Repeat the full listing, word for word.
################
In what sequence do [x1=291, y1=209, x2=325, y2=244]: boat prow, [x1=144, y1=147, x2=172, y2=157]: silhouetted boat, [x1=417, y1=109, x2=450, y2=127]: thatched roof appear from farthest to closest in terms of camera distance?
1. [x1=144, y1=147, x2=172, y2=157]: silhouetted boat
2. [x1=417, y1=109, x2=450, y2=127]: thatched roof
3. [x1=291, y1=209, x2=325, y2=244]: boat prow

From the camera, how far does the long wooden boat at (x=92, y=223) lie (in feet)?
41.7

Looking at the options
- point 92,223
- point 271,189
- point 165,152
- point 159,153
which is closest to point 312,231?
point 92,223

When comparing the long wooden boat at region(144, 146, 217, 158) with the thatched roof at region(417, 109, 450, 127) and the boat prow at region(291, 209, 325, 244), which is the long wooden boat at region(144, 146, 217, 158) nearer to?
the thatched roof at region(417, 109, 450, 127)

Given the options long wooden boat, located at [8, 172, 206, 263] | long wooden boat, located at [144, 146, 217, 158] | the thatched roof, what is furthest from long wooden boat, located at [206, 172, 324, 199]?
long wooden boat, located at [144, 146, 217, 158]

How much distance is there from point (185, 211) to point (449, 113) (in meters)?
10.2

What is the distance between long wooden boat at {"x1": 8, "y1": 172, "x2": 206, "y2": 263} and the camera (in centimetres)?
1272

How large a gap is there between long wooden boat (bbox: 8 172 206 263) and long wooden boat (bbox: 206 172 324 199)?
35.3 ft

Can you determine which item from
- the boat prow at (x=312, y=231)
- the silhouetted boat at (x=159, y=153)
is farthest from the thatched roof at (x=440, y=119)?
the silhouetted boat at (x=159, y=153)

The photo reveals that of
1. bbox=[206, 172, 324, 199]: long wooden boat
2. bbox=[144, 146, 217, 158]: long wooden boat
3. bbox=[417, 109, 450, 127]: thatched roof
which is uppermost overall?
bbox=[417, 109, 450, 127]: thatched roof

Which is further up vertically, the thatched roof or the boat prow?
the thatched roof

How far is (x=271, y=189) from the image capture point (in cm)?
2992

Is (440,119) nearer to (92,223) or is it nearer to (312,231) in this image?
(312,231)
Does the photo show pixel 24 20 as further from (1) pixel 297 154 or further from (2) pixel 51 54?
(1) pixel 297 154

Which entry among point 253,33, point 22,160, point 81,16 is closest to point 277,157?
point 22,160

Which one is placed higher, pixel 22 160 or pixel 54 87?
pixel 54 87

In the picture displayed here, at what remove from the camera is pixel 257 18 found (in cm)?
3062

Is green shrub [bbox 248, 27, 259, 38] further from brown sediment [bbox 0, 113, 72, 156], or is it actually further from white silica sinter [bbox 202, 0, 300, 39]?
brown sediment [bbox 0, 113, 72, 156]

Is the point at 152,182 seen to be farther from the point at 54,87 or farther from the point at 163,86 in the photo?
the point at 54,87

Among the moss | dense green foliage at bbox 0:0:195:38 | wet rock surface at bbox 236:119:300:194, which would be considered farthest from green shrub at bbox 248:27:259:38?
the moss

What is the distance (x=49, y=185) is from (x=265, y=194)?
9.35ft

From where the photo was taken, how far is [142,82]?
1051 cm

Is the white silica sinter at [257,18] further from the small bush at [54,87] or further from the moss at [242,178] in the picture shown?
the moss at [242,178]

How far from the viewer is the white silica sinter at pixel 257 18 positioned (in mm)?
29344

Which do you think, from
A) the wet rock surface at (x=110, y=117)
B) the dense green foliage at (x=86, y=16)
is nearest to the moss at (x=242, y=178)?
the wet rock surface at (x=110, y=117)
################
Reply to the exercise:
In what sequence do [x1=291, y1=209, x2=325, y2=244]: boat prow, [x1=144, y1=147, x2=172, y2=157]: silhouetted boat, [x1=417, y1=109, x2=450, y2=127]: thatched roof appear from farthest to closest in terms of camera distance?
1. [x1=144, y1=147, x2=172, y2=157]: silhouetted boat
2. [x1=417, y1=109, x2=450, y2=127]: thatched roof
3. [x1=291, y1=209, x2=325, y2=244]: boat prow

From the camera, how far does the long wooden boat at (x=92, y=223) lie (in feet)?
41.7

Looking at the options
- point 92,223
- point 271,189
- point 165,152
- point 159,153
which is closest to point 312,231?
point 92,223

When comparing the long wooden boat at region(144, 146, 217, 158) with the thatched roof at region(417, 109, 450, 127) and the boat prow at region(291, 209, 325, 244), which is the long wooden boat at region(144, 146, 217, 158) nearer to?
the thatched roof at region(417, 109, 450, 127)

Given the options long wooden boat, located at [8, 172, 206, 263] | long wooden boat, located at [144, 146, 217, 158] | the thatched roof, what is furthest from long wooden boat, located at [206, 172, 324, 199]?
long wooden boat, located at [144, 146, 217, 158]

How much distance is there from point (185, 211) to point (449, 113) (in meters)?
10.2

What is the distance between long wooden boat at {"x1": 8, "y1": 172, "x2": 206, "y2": 263} and the camera (in centimetres)?
1272

How large a gap is there between long wooden boat (bbox: 8 172 206 263) and long wooden boat (bbox: 206 172 324 199)?
35.3 ft

Can you determine which item from
- the boat prow at (x=312, y=231)
- the silhouetted boat at (x=159, y=153)
is farthest from the thatched roof at (x=440, y=119)?
the silhouetted boat at (x=159, y=153)

The photo reveals that of
1. bbox=[206, 172, 324, 199]: long wooden boat
2. bbox=[144, 146, 217, 158]: long wooden boat
3. bbox=[417, 109, 450, 127]: thatched roof
which is uppermost overall?
bbox=[417, 109, 450, 127]: thatched roof

Which is further up vertically, the thatched roof or the boat prow?
the thatched roof

How far is (x=271, y=189) from the image capture point (in cm)?
2992

Is (440,119) nearer to (92,223) or is it nearer to (312,231) in this image?
(312,231)
Does the photo show pixel 24 20 as further from (1) pixel 297 154 or further from (2) pixel 51 54?
(1) pixel 297 154

Which entry among point 253,33, point 22,160, point 81,16 is closest to point 277,157?
point 22,160

Which one is placed higher, pixel 22 160 or pixel 54 87?
pixel 54 87

In the picture displayed here, at what remove from the camera is pixel 257 18 found (in cm)?
3062

Is green shrub [bbox 248, 27, 259, 38] further from brown sediment [bbox 0, 113, 72, 156], or is it actually further from white silica sinter [bbox 202, 0, 300, 39]?
brown sediment [bbox 0, 113, 72, 156]

Is the point at 152,182 seen to be farther from the point at 54,87 or farther from the point at 163,86 in the photo?
the point at 54,87

Among the moss | dense green foliage at bbox 0:0:195:38 | wet rock surface at bbox 236:119:300:194, which would be considered farthest from green shrub at bbox 248:27:259:38?
the moss

What is the distance (x=49, y=185) is from (x=265, y=194)?
9.35ft

From where the photo was taken, how far is [142,82]?
1051 cm

Is the white silica sinter at [257,18] further from the small bush at [54,87] or further from the moss at [242,178] in the picture shown?
the moss at [242,178]

How far from the viewer is the white silica sinter at pixel 257 18 positioned (in mm)?
29344

Which do you think, from
A) the wet rock surface at (x=110, y=117)
B) the dense green foliage at (x=86, y=16)
is nearest to the moss at (x=242, y=178)?
the wet rock surface at (x=110, y=117)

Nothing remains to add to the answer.